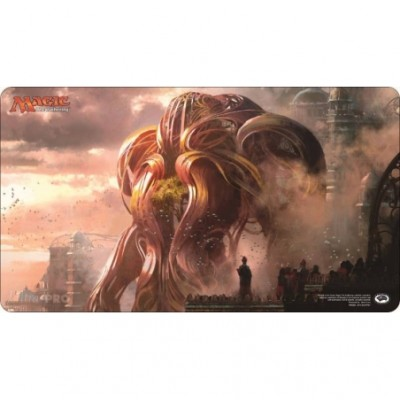 Tapis de Jeu Magic the Gathering Kaladesh - Playmat - Verdurous Gearhulk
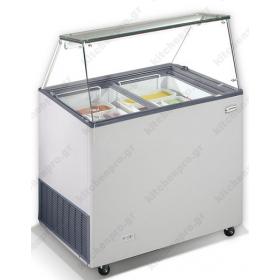 Επαγγελματικό Ψυγείο Βιτρίνα Παγωτού για 6 Λεκανάκια KITCHENPRO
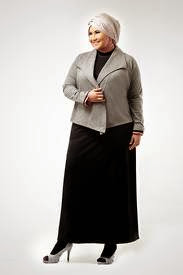 Baju Muslim Kerja Untuk Orang Gemuk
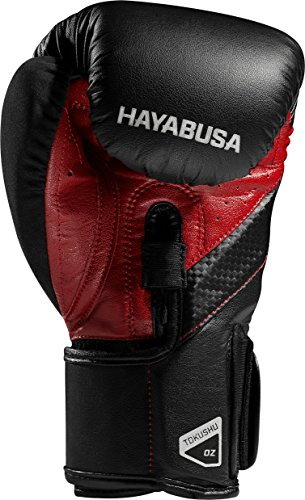 Hayabusa T3 Boxing Gloves (Black/Red, 10oz)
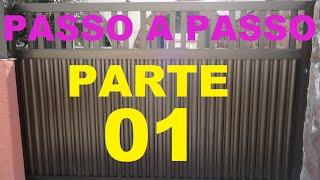 getlinkyoutube.com-Passo a Passo Como fazer portão de alumínio  PARTE 01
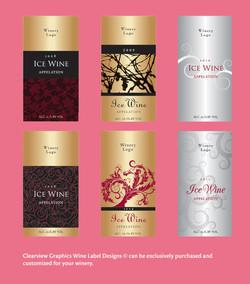Wine Lables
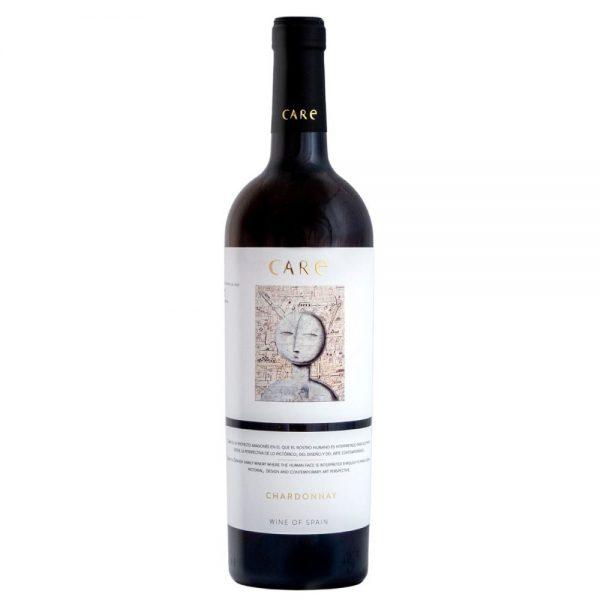 Bodegas Anadas CARE Chardonnay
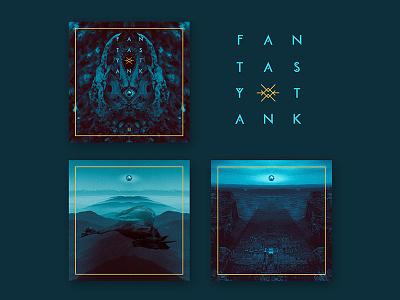 Fantasytank for Forage Press typography logo musicart graphicdesign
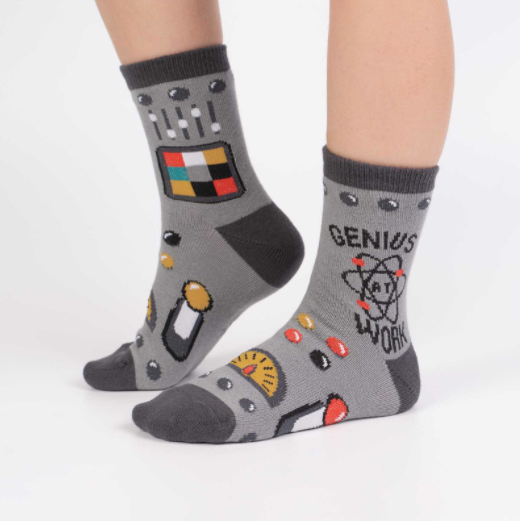 Sock It To Me Genius At Work- Youth Crew Socks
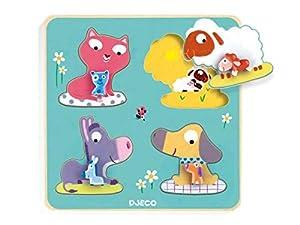 DJECO- RompecabezasPuzzles encajables y rompecabezasDJECOEncajable Mamifarm, Multicolor (15)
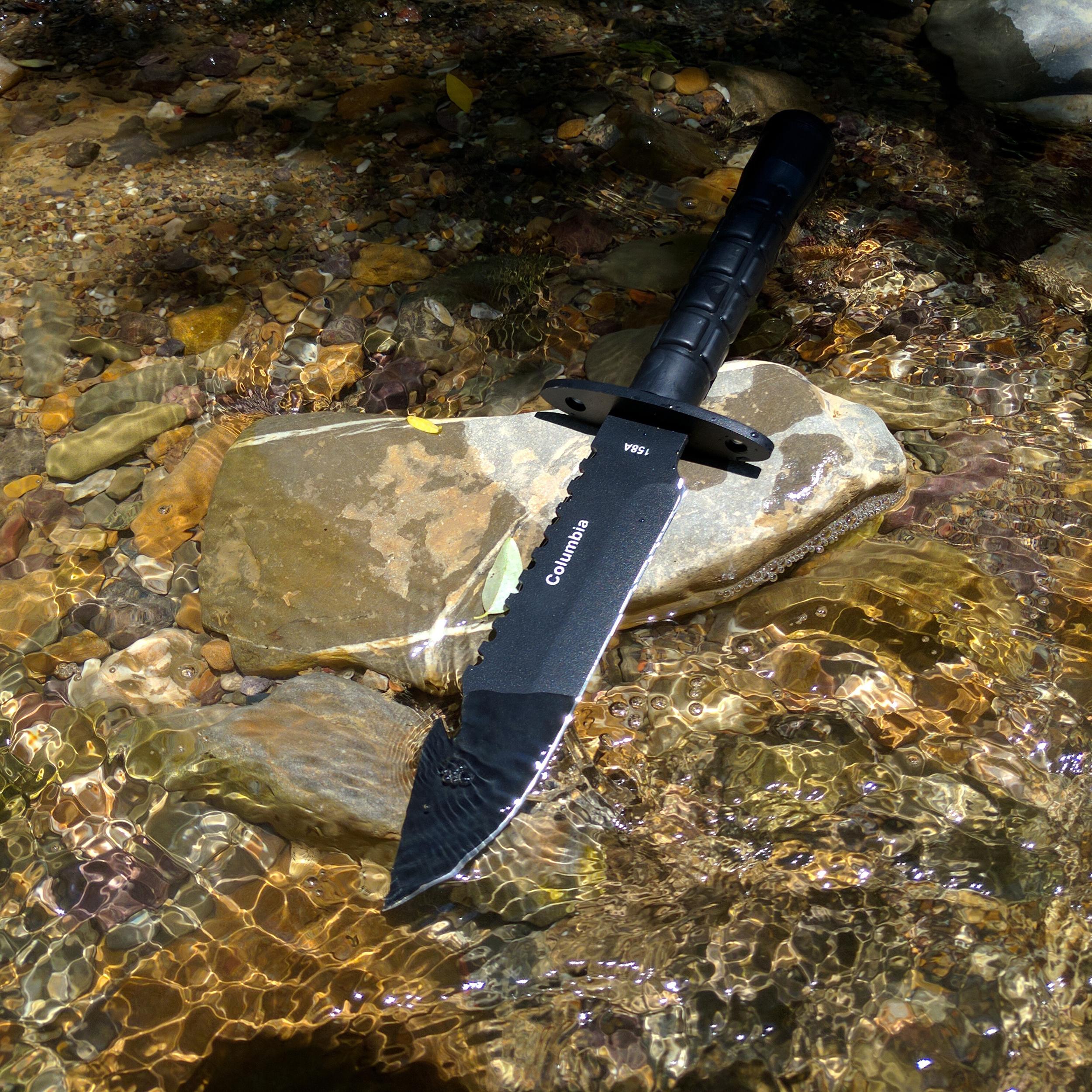 چاقو سفری کلمبیا مدل 158A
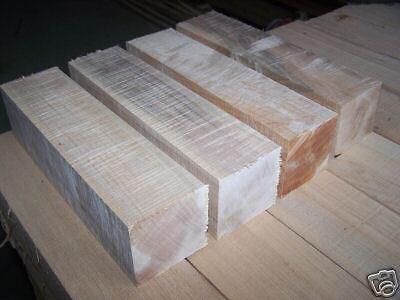 Four  4  Maple Turning Blocks Lumber Lathe Wood Blanks Blocks 3 X 3 X 12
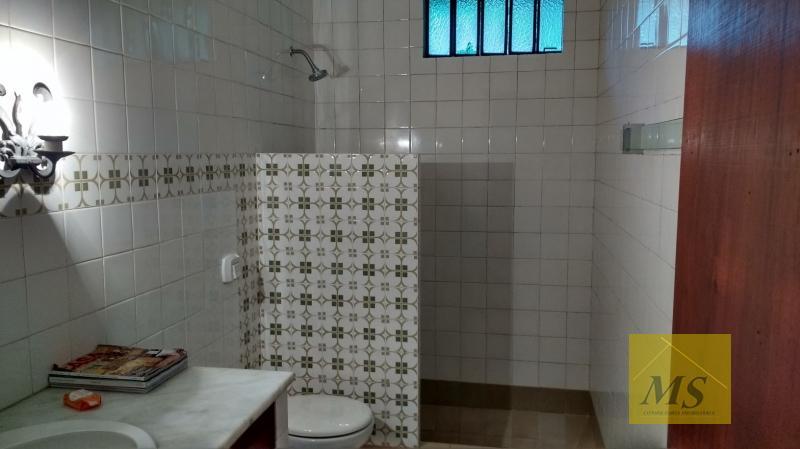 Casa à venda em Quarteirão Brasileiro, Petrópolis - Foto 19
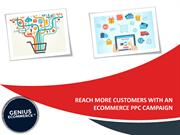 Reach More Customers With an eCommerce PPC Campaign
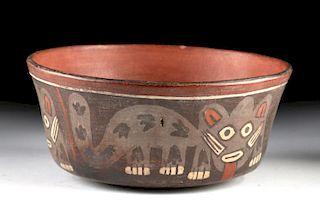 Nazca Polychrome Bowl w/ Jaguars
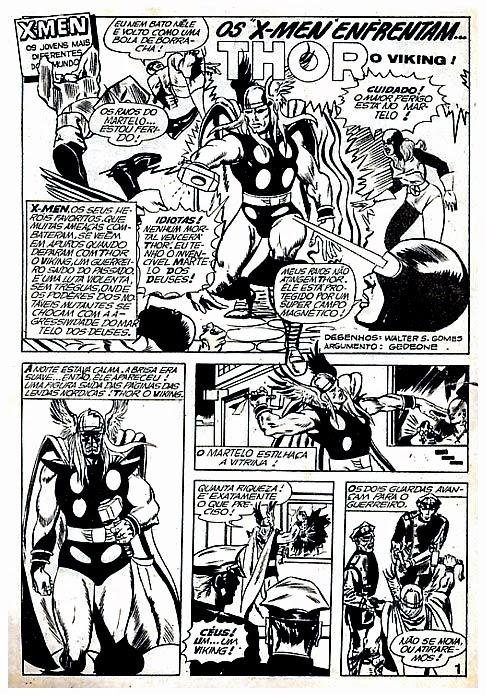 Os X-Men enfrentam Thor, o Viking edições gep #8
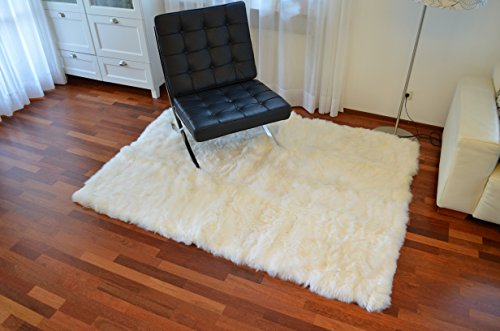 Designer Rug Natural White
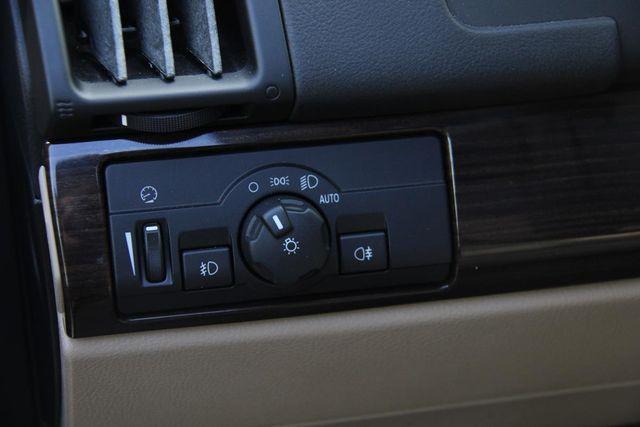 2011 Land Rover LR2 HSE Santa Clarita, CA 25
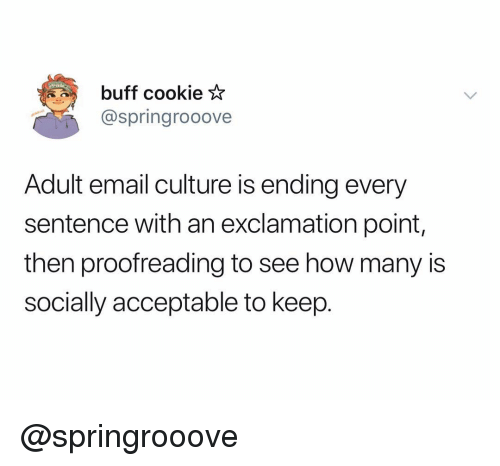 Email, Dank Memes, and How: buff cookie *  @springrooove  Adult email culture is ending every  sentence with an exclamation point  then proofreading to see how many is  socially acceptable to keep. @springrooove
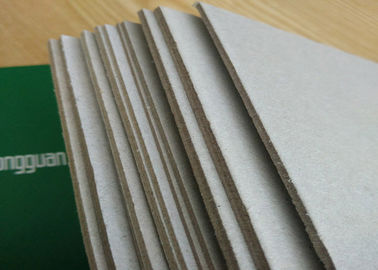 China Professional Flat Surface Carton Gris 5mm - 0.49mm Grey Paper Board supplier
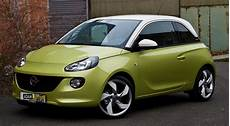 Opel Adam Farben - file opel adam 1 4 slam frontansicht 15 januar 2014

————————

* _TASK DIRECTIONS_
The expected output is the lines above from the one containing "getlinkyoutube.com-Passo a Passo" to the one containing "Designer Rug Natural White", both ends included, reproduced exactly with every picture left out.

* _RESULT FOR THIS TASK_
 getlinkyoutube.com-Passo a Passo Como fazer portão de alumínio  PARTE 01
Wine Lables
 Bodegas Anadas CARE Chardonnay
 Fantasytank for Forage Press typography logo musicart graphicdesign
 Sock It To Me Genius At Work- Youth Crew Socks
 DJECO- RompecabezasPuzzles encajables y rompecabezasDJECOEncajable Mamifarm, Multicolor (15)
 چاقو سفری کلمبیا مدل 158A
 Four  4  Maple Turning Blocks Lumber Lathe Wood Blanks Blocks 3 X 3 X 12
 Casa à venda em Quarteirão Brasileiro, Petrópolis - Foto 19
 Reach More Customers With an eCommerce PPC Campaign
 Nazca Polychrome Bowl w/ Jaguars
 Os X-Men enfrentam Thor, o Viking edições gep #8
 Designer Rug Natural White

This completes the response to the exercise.